* Begin Source *
The data varies between a general level of about 2 ng/m³ in the beginning of the period (in May) with a decrease down to about 0.5 ng/m³ in July, August with a slight increase to about 1.7 ng/m³ in January and February. On top of this, some peaks are seen with values up to 3.4 ng/m³, i.e., most notably in an episode from June 21 to 25. During this episode a low-pressure system above the British Islands forced air masses to be transported from Europe up to the Faroe Islands, with the UK being the most recent emission region loading the air mass. In the following period the dominant wind direction was from west (from the open Ocean), although there are also days where there were air mass trajectories originated from the UK. The concentration levels in the period of generally westerly winds varied between 0.8 to 1.3 ng/m³. The daily mean temperature in the periods varied from 5.7 ⁰C in May and June to 12.1 ⁰C in August. The relative humidity was always close to 95%.

Through the rest of the year the concentrations slowly rise to a level of 1.7 ng/m³ in January and February 2001.

The model calculations of daily average Hg⁰ concentrations together with measured daily average GEM concentrations are shown in figure 2.

View the image in full size
Figure 2.
Comparison of daily mean GEM concentrations at Faroe Islands measured by a TEKRAN Hg analyser and Hg0 obtained by DEHM.

The calculated concentrations are close to a constant level of 1.6 ng/m³ throughout the one year period with only a minor decrease in April and May noted in both 2000 and 2001. The decrease is caused by mercury depletion episodes in the Arctic (MDE’s) as documented in scenario calculations with (shown here) and without MDE, see also Chap. 3 Atmospheric Modelling.

1.5 Discussion

The measurements of GEM on the Faroe Islands are comparable in magnitude with the levels in 1999 from Mace Head on the west coast of Ireland (Ebinghaus et al. 2000) and with the values from Harwell an inland location in southern England in June 1995 to May 1996 (Lee et al. 2000). The average concentrations at the three localities are 1.68 ng/m³ at Mace Head, 1.7 ng/m³ at Harwell and 1.4 ng/m³ on the Faroe Islands. The largest concentration levels at Harwell and at Mace Head are practically identical, with the concentrations on Faroe Islands somewhat smaller. It is generally believed that the background concentration of mercury in the Northern Hemisphere is about 1.5 ng/m³ and fairly constant. The central question is of course if these measurements reflect the actual ambient concentrations or if they are lowered due to passivation of the gold trap.
* End Source *
* Begin Supplied entries *
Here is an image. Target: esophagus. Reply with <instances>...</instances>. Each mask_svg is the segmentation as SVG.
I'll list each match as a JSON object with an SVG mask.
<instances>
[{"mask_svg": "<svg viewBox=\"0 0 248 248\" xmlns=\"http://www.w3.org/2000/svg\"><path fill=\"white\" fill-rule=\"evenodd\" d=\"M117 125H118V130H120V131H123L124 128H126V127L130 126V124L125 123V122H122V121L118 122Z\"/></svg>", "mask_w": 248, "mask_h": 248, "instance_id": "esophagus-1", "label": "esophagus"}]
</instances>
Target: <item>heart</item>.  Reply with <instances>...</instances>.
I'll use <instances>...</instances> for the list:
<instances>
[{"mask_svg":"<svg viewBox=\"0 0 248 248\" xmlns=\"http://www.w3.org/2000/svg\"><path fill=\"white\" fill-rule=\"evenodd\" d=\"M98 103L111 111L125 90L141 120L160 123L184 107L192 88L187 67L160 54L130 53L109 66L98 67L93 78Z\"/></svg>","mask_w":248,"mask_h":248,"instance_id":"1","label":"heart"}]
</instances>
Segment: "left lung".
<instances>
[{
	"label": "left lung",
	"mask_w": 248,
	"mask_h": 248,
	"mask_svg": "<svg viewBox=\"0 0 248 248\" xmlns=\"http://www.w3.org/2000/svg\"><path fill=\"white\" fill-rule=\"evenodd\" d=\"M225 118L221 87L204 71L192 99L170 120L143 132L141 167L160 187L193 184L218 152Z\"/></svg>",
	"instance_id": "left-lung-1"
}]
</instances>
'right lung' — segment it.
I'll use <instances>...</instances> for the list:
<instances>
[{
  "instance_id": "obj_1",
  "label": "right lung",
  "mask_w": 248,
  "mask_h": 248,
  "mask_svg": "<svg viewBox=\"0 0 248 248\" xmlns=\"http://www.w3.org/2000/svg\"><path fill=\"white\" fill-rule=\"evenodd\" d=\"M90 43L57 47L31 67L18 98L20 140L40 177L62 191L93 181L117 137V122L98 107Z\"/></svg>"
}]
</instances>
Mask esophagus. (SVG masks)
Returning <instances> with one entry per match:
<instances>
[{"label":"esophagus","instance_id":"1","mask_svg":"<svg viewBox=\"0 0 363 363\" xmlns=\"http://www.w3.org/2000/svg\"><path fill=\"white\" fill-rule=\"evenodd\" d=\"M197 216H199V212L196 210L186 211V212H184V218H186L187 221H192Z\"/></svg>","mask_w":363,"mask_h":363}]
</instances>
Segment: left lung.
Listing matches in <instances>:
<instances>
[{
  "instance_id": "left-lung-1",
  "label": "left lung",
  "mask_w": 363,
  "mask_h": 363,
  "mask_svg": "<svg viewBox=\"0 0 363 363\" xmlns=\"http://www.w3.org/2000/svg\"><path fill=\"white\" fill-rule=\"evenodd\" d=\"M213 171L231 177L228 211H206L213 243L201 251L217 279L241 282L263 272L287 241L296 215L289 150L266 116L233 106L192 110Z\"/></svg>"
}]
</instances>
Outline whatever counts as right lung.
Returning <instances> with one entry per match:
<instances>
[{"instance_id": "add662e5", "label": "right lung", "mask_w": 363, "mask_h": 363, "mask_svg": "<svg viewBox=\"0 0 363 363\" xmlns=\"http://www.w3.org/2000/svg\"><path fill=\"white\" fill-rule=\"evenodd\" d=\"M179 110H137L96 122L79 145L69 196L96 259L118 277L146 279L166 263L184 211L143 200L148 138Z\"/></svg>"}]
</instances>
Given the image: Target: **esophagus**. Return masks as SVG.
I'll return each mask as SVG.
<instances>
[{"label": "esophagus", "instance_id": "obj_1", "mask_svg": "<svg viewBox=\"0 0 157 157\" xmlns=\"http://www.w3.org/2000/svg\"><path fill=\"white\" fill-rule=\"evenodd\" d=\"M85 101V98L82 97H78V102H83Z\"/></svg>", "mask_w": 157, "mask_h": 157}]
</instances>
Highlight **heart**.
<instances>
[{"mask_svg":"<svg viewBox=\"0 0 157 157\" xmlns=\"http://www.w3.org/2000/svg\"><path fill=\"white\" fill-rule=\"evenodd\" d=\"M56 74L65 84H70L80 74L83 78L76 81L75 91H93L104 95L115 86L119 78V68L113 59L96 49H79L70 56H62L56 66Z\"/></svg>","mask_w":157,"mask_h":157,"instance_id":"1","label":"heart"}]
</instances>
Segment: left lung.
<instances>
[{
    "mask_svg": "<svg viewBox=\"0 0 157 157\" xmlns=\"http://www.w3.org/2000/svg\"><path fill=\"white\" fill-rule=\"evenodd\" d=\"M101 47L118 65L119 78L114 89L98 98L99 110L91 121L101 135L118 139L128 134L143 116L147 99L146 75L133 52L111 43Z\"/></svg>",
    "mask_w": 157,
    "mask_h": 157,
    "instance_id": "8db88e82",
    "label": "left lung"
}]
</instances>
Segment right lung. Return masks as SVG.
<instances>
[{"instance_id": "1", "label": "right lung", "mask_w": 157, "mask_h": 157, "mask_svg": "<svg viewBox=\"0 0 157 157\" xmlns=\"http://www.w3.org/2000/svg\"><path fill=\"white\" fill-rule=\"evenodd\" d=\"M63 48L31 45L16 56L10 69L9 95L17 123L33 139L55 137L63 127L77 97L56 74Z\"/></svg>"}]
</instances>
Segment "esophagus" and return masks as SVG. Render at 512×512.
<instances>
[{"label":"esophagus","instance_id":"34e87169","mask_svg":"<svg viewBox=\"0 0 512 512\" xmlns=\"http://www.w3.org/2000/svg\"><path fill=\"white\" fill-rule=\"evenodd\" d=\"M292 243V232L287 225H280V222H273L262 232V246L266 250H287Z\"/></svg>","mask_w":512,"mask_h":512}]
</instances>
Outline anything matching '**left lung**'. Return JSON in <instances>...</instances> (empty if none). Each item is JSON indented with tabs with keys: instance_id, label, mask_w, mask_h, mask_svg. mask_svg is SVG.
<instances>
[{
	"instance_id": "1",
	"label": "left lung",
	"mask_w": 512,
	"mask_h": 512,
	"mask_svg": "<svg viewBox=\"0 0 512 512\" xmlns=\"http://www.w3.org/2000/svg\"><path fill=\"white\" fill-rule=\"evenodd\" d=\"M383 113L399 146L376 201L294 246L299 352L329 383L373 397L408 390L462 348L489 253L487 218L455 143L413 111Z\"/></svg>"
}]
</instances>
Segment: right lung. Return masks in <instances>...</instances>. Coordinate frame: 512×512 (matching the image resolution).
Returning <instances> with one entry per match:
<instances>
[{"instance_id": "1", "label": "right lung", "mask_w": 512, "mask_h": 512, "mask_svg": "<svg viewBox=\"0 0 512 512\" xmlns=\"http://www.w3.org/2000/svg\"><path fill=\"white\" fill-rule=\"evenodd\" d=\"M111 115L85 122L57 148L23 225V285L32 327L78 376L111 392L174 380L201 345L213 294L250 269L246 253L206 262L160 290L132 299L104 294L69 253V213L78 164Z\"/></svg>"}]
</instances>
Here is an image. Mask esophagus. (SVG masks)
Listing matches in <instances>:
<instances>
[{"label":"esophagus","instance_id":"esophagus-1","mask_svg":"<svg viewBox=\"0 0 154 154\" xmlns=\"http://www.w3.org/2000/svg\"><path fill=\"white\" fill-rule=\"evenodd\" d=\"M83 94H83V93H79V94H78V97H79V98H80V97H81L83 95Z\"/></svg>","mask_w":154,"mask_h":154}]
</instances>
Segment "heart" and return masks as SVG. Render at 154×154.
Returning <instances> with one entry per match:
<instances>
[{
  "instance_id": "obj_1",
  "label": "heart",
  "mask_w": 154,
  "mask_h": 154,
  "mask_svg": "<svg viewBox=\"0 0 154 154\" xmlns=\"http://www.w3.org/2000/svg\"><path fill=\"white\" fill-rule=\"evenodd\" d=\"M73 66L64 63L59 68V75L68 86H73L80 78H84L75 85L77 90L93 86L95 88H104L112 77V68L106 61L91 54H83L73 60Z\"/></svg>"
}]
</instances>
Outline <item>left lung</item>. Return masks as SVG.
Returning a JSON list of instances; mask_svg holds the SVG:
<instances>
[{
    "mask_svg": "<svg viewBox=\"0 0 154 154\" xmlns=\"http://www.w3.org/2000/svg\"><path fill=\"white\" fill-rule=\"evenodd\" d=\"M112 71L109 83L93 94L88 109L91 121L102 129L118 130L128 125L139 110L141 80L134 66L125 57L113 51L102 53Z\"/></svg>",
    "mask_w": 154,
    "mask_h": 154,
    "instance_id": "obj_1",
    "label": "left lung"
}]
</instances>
* End Supplied entries *
▶ **Set tasks**
• a. For each statement, say yes or no to whether the mercury text supports it, and quote the words of the text that decide it: (i) the relative humidity stayed close to 95%; (ii) the model calculations showed a strong increase in April and May; (iii) the average concentration on the Faroe Islands was higher than at Mace Head.
• b. Carry the mercury text on from its final sentence.
The rows are material of their own, apart from the mercury text.

▶ **Answers per task**
• a.
(i) Yes: "The relative humidity was always close to 95%."
(ii) No: "with only a minor decrease in April and May noted in both 2000 and 2001"
(iii) No: "1.68 ng/m³ at Mace Head, 1.7 ng/m³ at Harwell and 1.4 ng/m³ on the Faroe Islands"

• b.
Ebinghaus et al. mentioned passivation of the gold traps as a problem measuring at Mace Head caused by sea spray (the TEKRAN manual notes that low values are generally due to trap passivation too). A similar complication could be the reason for the relative low values at Faroe Islands. However Lee et al. reported similar low values at the inland station where sea spray should be of minor importance. If the low values are real they might be explained by marine air containing significant amounts of Clx and/or Brx that convert GEM to reactive gaseous mercury (RGM) by a mechanism similar to those observed in the high Arctic during polar spring (Schroeder et al. 1998, Berg et al. 2001, Brooks et al. 2002, Lindberg et al, 2002, Skov et al. 2001).

However, initiatives should be taken to ensure that passivation of sample gold cartridges do not occur in the future. Therefore all future GEM measurements should be carried out, by sampling through a heated line and through a soda-lime trap (recommended by Matthew S. Landis private communication, 2001 and the Canadian Catnet protocol).

The reason for the high concentrations of up to 3.5 ng/m³ was examined. The high levels of GEM observed on Faroe Islands was suggested to originate from local anthropogenic sources but a questionnaire survey demonstrated that practically all mercury containing waste was collected and sent to Denmark for further treatment so this possibility can be ruled out.
Alternatively, long range transport of GEM from the source regions on the British Isles and Europe could cause the episodic increase in the GEM concentrations. In fact the air masses in the episode from June 21 to 25 were calculated to arrive from British Isles and the European Continent bringing in air masses with generally elevated air pollution (Kemp et al. 1993), i.e. including mercury. Afterwards the wind was dominated by more westerly wind with resulting lower concentrations.

The model calculations gave a close to constant level of GEM throughout the period in accordance with the general belief that GEM has a long atmospheric lifetime of about 1 year (Lin and Pekhonen, 1999). If Clx and/or Brx are important sinks in the marine boundary layer then, this will shorten the lifetime of GEM, significantly creating a more varying time series of GEM in accordance with our observations.

1.6 Conclusion

The analysis of the concentrations of GEM at Faroe Islands shows that the levels are slightly lower than those observed at Harwell and at Mace Head. In short episodes, high concentrations were observed but the direct transport of GEM cannot explain the high levels observed in e.g. trout and peat since the transfer function for mercury from the atmosphere to the terrestrial system and further to the biosphere, is simply not known, but assumed to be primarily by wet depostion, upon conversion of GEM to RGM.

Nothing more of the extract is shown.